:: EXERCICE ::
D'après l'extrait du document, en quelle année Franck Delorieux découvre-t-il la capitale cubaine ?

:: EXTRAIT DU DOCUMENT ::
-------

Je me réjouis de la mise en œuvre de ce beau projet, qui témoigne, une fois de plus, de la richesse et de la diversité des relations culturelles tissées entre nos deux pays.

Marc Sagaert, directeur général, Alliance française à Cuba, curateur de l’exposition.

« L’œil obéit au désir de la révélation ».

Silvia Baron Supervielle

Franck Delorieux, écrivain, poète, essayiste et photographe découvre en 2012 la capitale cubaine. Dès le premier instant, il est séduit par la ville qui lui procure un véritable coup de cœur esthétique : « Á La Havane, les femmes, les hommes, les enfants, les murs, les toits, les rues, le ciel sourient. La Havane est une ville qui regorge d’énergie qu’elle offre généreusement à ceux qui la visitent. La beauté de La Havane est solaire », écrit-il.

-------

:: DONNÉES FOURNIES ::
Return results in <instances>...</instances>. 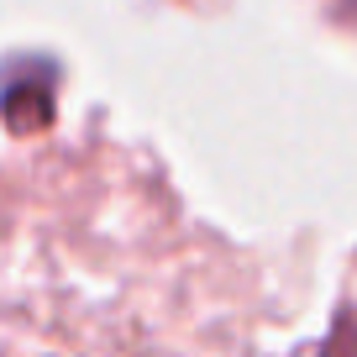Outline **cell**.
I'll return each instance as SVG.
<instances>
[{"label": "cell", "instance_id": "cell-1", "mask_svg": "<svg viewBox=\"0 0 357 357\" xmlns=\"http://www.w3.org/2000/svg\"><path fill=\"white\" fill-rule=\"evenodd\" d=\"M331 6H336L342 16H347V22H357V0H331Z\"/></svg>", "mask_w": 357, "mask_h": 357}]
</instances>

-------

:: RÉPONSE ::
En 2012.